The last day of the course started out the same as the prior. Meeting in White Pine Touring’s shop to discuss the day’s touring plan; except, this time, we were headed to PC Powder Cat’s operational headquarters in the Uintas. A place with much wilder weather, and a more unstable snowpack. I was excited to say the least, that is, until they received a phone call letting the instructors know the Cat had mechanical issues and we couldn’t go. Not to worry, since we’d be headed back to the Colony, a place where the weather was going to be better, and we were already familiar with the terrain from the day before.

Unlike the day before, we did not start off with beacon recovery practice. Instead, we broke up into our teams and just headed up the drainage for a student-lead tour. Having more experience touring and in the backcountry than my classmates, I took the lead and broke trail. The pace was much slower than normal, so I didn’t mind breaking the powdery trail ahead for our tour. This was the part of the course I enjoyed the most. Simply touring through a landscape, learning the in’s and out’s on how to travel safely through avalanche terrain. Our instructor for the day, Sean Zimmerman-Wall, would point out things to look out for, snow tests we could perform on road cuts, as well as how to set a skin-track for a group with different fitness levels.

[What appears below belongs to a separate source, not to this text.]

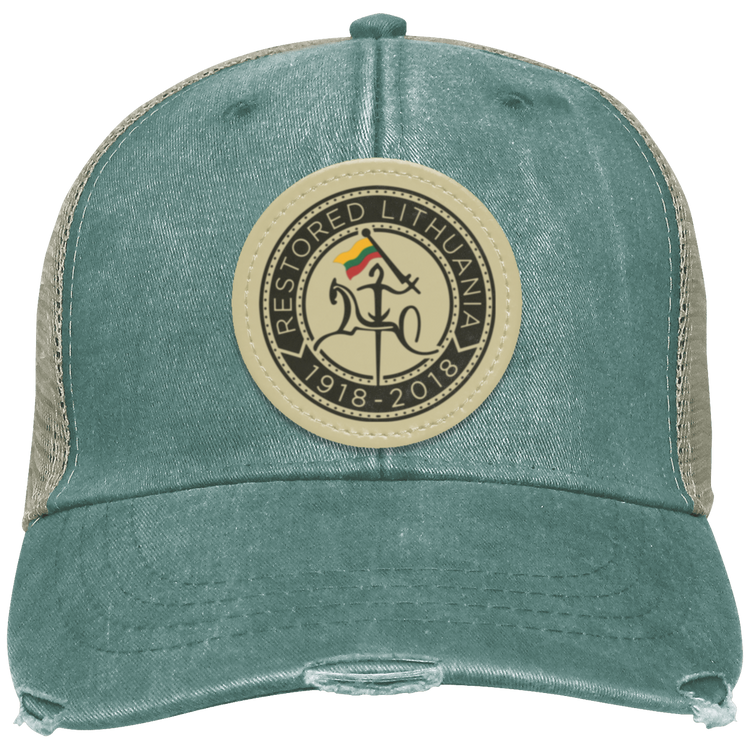 Vytis Restored Distressed Ollie Cap - Circle Patch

We finally topped out on the shoulder of the ridge between No Name and No No Name Bowls, making a perfect spot for lunch in the blue bird afternoon. Sean told us stories and gave us more advice to efficiently move through the terrain, and tips for making even more fun for a group. And after the 6 of us wrapped up eating lunch, we proceeded down the ridge towards an open snowfield, begging to be skied. Looking around, the others pointed to me to take first dibs since I broke trail coming up. Stoked at the opportunity, I headed downslope, carving back and forth in the fresh snow. Just when I started to feel comfortable, and thinking about putting in a big GS turn, I skied down the convexity…right into a 6″ layer of wind and sun effected snow. My ski tips went right under the snow, and sent me head first downhill. Both skies pop off, and now I’m tomahawking down the slope, fully flipping head then feet. By the second rotation, I realized I needed to arrest my tumble and by the time my feet came around for a second rotation, I jammed them into the snow. Yup, full yardsale with a double tomahawk.

After recovering my one ski from 20yds uphill, I slalom skied on one ski down to the other at the bottom of the hill. Luckily, the rest of the day went much better, even though our next skin track lead us right to the base of a steep pitch approximately 35 degrees. Even though I think we could have made it, it gave us the opportunity reassess our plan. Instead of moving uphill, into potentially hazardous terrain, we traversed the slope instead one by one to minimize the exposure to the steep slope above. Something that maybe isn’t a big deal to most people, but it was a serious learning experience that capped off the day.

Another few hundred feet above, we reached the next ridgeline, for our last ski descent of the course. It was an incredible course, more incredible and educational than I imagined it would be. I entered this course with a fear of the avalanche terrain, without completely understanding it. I never skied anything more than 30 degrees, and always obeyed the avalanche forecast to a “T”. And after this course, I have a completely different feeling towards avalanches and the terrain they occur in. I now feel more confident in my ability to travel in the backcountry, safely. This course is usually taken too late or not at all for most backcountry skiers, so I can’t recommend this early enough.